Frank - I'm trying to keep this discussion all in n.p.m.seamonkey. Could
you cross-post there as well in future? Thanks.
> This would reach 91.5% of internet users directly. Of the
> remaining users, I think most will
> speak one of the languages on that list. After all, everyone
> speaks English, right? ;-) Any
> other packs are a bonus.
>
> Is reaching 91.5% of internet users a good enough goal ?
Remember, we are not saying "These are the only language packs we will
have", we are saying "We will not declare Mozilla as 1.0 software until we
have a language pack in these languages."
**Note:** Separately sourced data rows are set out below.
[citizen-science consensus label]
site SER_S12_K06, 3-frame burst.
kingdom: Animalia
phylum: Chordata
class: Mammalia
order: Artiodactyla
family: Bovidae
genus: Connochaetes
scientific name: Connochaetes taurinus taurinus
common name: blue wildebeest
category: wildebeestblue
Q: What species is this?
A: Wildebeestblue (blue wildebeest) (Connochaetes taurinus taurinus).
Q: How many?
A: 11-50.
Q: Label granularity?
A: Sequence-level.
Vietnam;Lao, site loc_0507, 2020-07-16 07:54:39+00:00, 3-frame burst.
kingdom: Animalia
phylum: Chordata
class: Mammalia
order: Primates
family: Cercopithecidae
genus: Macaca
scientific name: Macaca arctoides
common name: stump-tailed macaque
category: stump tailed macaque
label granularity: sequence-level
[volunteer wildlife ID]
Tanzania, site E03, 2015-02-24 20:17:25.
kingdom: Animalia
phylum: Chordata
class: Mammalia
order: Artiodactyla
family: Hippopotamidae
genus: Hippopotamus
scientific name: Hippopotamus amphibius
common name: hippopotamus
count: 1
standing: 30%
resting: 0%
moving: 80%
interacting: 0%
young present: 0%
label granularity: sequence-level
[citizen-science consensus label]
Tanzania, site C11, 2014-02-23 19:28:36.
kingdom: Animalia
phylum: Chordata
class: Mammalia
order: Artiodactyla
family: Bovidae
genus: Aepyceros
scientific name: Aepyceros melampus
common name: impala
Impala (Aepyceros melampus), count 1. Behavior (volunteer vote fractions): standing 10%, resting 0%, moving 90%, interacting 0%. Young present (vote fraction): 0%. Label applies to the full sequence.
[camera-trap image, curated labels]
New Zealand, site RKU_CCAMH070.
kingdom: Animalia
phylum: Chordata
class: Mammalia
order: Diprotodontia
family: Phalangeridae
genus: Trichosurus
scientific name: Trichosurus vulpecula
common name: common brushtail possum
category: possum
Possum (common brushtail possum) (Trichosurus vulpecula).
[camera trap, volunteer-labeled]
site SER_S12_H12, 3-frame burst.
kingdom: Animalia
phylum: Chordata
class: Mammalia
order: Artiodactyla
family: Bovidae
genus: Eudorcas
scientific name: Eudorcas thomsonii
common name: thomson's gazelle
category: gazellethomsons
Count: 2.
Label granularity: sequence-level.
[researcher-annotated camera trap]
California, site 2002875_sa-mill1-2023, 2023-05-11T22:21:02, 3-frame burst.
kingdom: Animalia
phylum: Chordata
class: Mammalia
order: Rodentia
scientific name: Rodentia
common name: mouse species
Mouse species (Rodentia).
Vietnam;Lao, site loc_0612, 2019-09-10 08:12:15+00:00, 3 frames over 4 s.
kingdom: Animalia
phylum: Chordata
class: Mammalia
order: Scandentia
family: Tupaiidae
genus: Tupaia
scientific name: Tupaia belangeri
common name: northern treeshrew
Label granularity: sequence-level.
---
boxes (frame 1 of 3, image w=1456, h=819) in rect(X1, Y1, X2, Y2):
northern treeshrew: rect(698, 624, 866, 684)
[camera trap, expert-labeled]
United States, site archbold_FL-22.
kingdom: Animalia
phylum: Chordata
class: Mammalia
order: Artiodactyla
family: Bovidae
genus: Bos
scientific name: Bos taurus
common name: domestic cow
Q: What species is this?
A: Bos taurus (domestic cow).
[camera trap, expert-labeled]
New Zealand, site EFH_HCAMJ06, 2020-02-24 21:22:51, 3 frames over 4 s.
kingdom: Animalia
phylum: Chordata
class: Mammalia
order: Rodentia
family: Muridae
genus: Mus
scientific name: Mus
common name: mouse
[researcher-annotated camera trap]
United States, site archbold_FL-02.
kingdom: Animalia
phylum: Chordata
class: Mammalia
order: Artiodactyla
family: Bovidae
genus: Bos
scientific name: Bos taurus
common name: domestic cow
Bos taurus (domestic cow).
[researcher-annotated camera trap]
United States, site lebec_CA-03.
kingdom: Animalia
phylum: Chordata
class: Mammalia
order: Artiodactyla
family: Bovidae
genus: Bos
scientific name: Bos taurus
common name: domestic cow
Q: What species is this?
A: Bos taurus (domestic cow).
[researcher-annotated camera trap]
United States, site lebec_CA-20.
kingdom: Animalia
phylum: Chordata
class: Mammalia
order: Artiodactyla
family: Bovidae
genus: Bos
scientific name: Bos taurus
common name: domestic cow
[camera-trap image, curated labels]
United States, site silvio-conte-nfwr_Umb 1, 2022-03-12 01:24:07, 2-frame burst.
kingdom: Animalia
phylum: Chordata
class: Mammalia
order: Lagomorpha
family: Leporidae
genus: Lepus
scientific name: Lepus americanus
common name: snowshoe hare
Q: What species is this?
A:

I hope and expect that Mozilla 1.0 will have localisations into many more
languages than those on that list.
> After all, everyone speaks English, right? ;-)
>
> No, they speak Chinese and Spanish ... :) read
> http://www.sil.org/ethnologue/top100.html and probably Gengali and Hindi
> .... :)
That was a joke, as I'm sure you've imagined :-) Although I should point
out that your figures are for the world population, and not the Internet
population (which, I suggest, has very different demographics.) It also
only shows first language. I would be interested in the number and
language of Internet users who do not speak _any_ of the languages on that
list well enough to use a browser in it.
> The other thing is this chart represent the internet users in March
> 2001, but not the % of the internet users when we reach mozilla 1.0. For
> example, if you read http://www.euromktg.com/globstats/ ( the page which
> you got the pie char ) , you can see the estimation for year 2003
> number, the English % will drop from 47.5% 3/2001 to 28.7% by 2003.
> Maybe we should also consider that.
We are shooting for a Mozilla 1.0 this year rather than 2003 :-). Are
there any more up-to-date figures we should be using?